LPs must subscribe to a Rolling Venture Fund through the AngelList platform. There are several steps to subscribing: 1) Let us know you are interested. 2) Receive our fund presentation and get answers your questions.  3) Request the fund subscription link, review and approve the fund’s legal documents and select your subscription level. 4) Determine your method of funding.

Subscriptions are funded directly through the AngelList platform and may be made either through wire transfers or via ACH transfers that you set up through your bank. The GP and Nucleation Capital does not ever directly handle the funds.

If you are new to AngelList, you’ll need to go through AngelList’s fraud prevention process. U.S. investors can simply enter a few pieces of information (Legal Name, Address, Social Security Number), and AngelList will verify your identity. If you’re a non-US investor, you’ll also need to upload a valid identity document from your country of residence. Then to invest in the Nucleation Capital rolling fund, you will need to submit your proof of investor accreditation. This may involve submitting account statements, tax returns or certifications from an investment advisor.

Investors (the Limited Partners or “LPs”) pay nothing to register as an investor on the AngelList platform or to access the Nucleation fund portal to review the fund documents. If you choose to go ahead and participate in our rolling fund, however, you will pay fees to compensate us as the fund managers and our fee includes the  component of our costs associated with our use of the AngelList.

Yes, they can. There is tremendous flexibility built into this plattform, allowing investors to select the number of quarters and the amount they want to invest. LPs may cancel, increase or decrease their subscription at any time. Investor subscriptions are automatically renewing, unless cancelled.

Subscribing LPs get exposure to all deals in the quarters they’re subscribed to. For example, if an LP joins the fund in Q5 and remains subscribed for the next three quarters, then they would get exposure to the investments made in Q5, Q6, Q7, and Q8 but not Q1, Q2, Q3, Q4 or Q9.

You will receive annual tax documents for any investments that receive income in a given tax year. Tax returns and K-1’s are only required to be filed with the IRS if there is taxable income or loss to report.  If none of the investments that were made during the period you subscribed generated taxable income or loss, no K-1 will be required.

Nearly all venture funds operate with a ten-year term.

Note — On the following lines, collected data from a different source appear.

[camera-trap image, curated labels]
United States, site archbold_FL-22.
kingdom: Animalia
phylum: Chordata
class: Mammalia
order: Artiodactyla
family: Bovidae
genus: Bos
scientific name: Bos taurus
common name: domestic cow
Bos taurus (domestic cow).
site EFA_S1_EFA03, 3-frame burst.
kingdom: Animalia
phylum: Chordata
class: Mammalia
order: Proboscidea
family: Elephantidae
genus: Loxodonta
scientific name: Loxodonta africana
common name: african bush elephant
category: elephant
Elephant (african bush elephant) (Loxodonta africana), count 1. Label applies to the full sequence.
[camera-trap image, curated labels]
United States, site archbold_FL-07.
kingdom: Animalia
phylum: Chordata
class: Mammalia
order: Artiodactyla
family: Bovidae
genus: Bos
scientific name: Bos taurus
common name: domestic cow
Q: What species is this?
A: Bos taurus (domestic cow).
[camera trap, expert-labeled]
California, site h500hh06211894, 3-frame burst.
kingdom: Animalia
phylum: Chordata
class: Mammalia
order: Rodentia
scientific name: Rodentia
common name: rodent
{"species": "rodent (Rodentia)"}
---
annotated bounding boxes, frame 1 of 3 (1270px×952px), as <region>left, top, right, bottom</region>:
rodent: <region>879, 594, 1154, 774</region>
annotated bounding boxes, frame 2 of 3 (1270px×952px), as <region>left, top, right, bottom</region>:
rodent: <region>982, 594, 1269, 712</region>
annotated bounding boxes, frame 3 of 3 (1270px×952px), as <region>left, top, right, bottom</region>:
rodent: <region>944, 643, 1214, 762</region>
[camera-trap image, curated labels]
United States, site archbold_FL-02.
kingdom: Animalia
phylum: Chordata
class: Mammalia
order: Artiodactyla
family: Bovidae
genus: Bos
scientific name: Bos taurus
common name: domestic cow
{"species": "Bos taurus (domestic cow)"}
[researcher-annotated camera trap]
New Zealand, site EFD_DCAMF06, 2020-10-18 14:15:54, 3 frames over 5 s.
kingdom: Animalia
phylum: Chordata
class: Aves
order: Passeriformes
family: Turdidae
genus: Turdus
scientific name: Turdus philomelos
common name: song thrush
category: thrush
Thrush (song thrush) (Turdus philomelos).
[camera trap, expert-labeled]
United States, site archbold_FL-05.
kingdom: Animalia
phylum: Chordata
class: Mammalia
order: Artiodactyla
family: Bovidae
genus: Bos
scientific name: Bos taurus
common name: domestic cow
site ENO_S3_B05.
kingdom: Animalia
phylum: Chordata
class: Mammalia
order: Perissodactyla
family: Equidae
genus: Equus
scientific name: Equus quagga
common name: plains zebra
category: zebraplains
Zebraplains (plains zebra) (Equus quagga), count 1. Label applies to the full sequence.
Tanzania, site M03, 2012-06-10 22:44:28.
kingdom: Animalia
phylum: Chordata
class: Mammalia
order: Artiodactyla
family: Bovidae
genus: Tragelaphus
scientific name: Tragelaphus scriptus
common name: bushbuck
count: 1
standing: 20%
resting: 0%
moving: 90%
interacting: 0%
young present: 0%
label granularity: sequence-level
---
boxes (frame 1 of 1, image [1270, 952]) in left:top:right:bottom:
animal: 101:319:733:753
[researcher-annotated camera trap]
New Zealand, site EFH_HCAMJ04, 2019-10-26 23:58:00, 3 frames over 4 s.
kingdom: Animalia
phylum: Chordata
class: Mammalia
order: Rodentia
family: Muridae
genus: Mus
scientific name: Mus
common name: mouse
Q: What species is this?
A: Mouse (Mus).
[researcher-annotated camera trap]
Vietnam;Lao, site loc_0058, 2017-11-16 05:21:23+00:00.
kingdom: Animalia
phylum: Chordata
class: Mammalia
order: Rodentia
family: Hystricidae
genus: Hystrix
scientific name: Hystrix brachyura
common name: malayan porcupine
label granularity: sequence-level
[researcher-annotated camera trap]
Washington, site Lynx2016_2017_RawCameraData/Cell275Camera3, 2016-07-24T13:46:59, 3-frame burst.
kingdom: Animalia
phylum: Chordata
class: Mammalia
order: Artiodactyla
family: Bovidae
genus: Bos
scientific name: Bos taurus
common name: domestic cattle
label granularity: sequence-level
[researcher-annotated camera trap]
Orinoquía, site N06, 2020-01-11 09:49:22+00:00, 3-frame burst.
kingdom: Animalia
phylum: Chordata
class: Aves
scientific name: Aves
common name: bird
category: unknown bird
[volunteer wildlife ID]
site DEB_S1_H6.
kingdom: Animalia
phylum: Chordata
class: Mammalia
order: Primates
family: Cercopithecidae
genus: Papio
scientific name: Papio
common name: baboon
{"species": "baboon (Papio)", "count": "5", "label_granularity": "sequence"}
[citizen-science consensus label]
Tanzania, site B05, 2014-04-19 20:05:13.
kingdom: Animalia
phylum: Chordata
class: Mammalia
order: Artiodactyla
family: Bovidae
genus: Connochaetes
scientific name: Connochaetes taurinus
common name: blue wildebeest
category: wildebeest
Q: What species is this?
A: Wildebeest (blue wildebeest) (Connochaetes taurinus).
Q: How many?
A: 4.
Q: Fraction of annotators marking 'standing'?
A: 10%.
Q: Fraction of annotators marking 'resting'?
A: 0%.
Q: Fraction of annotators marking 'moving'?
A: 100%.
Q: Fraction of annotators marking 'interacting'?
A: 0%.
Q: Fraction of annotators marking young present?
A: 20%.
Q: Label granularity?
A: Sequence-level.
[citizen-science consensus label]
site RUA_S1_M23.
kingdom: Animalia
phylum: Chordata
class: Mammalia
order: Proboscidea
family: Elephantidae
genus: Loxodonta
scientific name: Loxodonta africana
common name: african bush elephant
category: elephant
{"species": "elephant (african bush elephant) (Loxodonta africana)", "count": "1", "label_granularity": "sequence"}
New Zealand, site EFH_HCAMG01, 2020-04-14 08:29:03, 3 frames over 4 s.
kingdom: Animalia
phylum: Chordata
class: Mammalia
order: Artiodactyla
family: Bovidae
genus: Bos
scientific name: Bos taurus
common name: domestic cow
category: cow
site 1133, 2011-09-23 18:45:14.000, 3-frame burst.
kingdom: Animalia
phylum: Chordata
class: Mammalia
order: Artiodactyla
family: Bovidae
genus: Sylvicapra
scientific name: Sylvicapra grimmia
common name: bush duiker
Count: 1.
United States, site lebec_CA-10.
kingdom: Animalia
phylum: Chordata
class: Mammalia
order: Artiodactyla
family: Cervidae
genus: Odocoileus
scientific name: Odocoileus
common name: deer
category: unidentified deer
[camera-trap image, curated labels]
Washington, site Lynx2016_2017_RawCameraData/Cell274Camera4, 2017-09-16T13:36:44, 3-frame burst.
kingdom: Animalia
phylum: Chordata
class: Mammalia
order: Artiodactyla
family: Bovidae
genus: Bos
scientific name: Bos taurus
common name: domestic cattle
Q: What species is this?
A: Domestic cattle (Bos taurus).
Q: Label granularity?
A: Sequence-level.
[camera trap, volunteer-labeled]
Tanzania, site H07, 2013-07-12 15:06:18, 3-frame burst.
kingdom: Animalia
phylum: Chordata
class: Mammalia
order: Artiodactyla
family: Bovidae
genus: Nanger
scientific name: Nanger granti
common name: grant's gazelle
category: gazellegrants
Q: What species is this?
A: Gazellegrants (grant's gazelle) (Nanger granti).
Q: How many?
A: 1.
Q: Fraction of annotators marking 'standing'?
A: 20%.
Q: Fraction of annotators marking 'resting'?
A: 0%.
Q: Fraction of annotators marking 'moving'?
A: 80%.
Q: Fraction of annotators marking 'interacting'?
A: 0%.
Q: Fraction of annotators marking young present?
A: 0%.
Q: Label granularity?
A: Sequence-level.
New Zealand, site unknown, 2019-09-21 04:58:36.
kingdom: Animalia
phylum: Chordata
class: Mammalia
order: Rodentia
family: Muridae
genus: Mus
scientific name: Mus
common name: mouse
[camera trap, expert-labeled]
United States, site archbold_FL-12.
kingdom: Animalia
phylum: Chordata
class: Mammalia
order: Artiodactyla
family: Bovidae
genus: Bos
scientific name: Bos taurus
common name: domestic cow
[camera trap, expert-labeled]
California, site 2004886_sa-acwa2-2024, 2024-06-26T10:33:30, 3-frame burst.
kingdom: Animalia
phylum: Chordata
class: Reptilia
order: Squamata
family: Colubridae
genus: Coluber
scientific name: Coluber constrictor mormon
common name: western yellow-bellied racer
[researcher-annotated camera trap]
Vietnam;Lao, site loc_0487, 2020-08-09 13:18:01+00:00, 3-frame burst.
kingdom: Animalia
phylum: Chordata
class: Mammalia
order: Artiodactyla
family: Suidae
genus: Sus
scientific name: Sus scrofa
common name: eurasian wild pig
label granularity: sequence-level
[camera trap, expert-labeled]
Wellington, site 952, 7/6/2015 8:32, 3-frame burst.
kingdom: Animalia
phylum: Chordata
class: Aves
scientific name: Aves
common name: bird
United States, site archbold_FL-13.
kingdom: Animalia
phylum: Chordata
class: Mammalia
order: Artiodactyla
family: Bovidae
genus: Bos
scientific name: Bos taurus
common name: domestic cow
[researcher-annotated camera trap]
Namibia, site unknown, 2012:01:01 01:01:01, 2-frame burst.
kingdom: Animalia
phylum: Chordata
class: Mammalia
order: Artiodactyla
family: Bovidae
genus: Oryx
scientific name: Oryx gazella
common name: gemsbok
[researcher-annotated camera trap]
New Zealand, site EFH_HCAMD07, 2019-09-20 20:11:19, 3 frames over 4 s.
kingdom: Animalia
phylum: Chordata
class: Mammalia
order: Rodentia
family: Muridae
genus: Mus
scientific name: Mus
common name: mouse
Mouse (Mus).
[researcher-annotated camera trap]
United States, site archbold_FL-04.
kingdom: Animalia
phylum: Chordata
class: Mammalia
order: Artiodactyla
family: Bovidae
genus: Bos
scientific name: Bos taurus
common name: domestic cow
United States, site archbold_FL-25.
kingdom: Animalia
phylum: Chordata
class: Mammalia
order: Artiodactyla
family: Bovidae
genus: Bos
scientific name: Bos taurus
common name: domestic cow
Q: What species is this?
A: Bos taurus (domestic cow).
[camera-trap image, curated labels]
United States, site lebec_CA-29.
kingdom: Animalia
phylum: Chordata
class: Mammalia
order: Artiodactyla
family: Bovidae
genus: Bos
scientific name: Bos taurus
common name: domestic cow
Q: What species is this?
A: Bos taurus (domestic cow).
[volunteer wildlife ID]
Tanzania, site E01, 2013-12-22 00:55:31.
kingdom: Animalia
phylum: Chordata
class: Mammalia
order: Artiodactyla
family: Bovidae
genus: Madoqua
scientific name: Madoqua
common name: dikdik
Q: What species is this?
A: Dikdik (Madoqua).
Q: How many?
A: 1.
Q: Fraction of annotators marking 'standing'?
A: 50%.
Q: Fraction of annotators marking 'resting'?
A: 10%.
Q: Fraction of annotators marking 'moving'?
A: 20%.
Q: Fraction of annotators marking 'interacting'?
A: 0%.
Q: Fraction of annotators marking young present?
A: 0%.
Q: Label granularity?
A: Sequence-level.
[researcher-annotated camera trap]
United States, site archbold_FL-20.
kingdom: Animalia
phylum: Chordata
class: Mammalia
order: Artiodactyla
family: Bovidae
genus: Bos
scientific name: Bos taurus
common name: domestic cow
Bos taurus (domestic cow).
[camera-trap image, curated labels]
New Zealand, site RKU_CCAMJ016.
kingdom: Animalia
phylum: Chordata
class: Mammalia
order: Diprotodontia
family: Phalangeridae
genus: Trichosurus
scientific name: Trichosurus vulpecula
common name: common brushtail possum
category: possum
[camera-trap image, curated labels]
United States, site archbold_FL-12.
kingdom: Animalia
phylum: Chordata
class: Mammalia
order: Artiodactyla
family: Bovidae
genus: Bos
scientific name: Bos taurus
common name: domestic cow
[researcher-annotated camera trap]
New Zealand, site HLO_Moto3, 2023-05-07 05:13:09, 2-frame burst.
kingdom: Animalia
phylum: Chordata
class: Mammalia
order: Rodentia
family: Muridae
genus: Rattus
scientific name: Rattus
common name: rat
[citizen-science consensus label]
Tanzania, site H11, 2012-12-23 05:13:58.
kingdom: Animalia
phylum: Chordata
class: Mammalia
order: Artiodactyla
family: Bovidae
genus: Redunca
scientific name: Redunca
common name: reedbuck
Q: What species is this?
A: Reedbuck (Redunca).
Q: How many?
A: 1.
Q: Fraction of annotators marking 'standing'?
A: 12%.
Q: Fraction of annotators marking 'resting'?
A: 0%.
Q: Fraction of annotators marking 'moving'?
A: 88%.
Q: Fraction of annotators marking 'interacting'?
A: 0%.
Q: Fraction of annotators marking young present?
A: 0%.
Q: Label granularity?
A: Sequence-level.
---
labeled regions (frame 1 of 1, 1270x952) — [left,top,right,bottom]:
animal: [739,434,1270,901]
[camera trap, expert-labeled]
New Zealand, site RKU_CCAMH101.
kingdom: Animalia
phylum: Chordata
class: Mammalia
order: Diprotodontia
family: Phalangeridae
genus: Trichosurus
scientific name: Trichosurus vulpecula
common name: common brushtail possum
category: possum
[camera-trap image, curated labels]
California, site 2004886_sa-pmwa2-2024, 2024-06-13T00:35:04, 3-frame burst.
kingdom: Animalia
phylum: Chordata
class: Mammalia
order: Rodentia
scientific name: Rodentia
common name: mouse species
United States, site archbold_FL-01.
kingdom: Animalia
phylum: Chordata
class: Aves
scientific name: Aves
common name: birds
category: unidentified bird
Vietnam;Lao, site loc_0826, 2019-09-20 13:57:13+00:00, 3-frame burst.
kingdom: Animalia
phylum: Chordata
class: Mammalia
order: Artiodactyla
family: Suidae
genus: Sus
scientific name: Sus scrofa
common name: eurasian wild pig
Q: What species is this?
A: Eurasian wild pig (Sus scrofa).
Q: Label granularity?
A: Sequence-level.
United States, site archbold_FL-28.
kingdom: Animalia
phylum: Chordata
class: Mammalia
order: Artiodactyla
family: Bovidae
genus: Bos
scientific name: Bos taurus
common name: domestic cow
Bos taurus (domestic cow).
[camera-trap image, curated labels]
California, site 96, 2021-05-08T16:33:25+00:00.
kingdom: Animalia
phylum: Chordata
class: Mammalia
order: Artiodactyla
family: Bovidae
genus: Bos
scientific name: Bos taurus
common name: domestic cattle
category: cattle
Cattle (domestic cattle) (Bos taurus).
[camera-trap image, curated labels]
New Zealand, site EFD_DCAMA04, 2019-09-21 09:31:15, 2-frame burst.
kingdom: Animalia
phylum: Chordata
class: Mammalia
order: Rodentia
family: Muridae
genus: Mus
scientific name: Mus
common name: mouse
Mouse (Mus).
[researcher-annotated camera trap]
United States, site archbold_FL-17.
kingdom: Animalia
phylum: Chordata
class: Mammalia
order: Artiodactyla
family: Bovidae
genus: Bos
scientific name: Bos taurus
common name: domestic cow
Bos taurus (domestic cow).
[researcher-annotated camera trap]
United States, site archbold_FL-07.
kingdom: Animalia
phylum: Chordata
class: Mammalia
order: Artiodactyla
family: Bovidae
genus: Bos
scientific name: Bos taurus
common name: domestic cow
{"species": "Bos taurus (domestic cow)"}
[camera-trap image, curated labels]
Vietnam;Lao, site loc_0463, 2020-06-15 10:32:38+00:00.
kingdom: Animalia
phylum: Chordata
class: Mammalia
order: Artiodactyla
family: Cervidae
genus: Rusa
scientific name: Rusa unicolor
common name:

The reason for the long term is that the capital that is invested is put to work in private ventures that are illiquid investments which will not return that capital until there is a “liquidity event,” such as an acquisition, an IPO, a merger or an agreement to deploy  a SPAC. It can take many years for even the most succesful private ventures to achieve “liquidity.” Of course, not all investments take that long to mature, so there is the prospect of getting funds distributed to investors prior to the tenth year, should a venture experience that liquidity event sooner. Needing to have long-term investment endurance is one reason why many smaller investors choose not to invest in venture capital.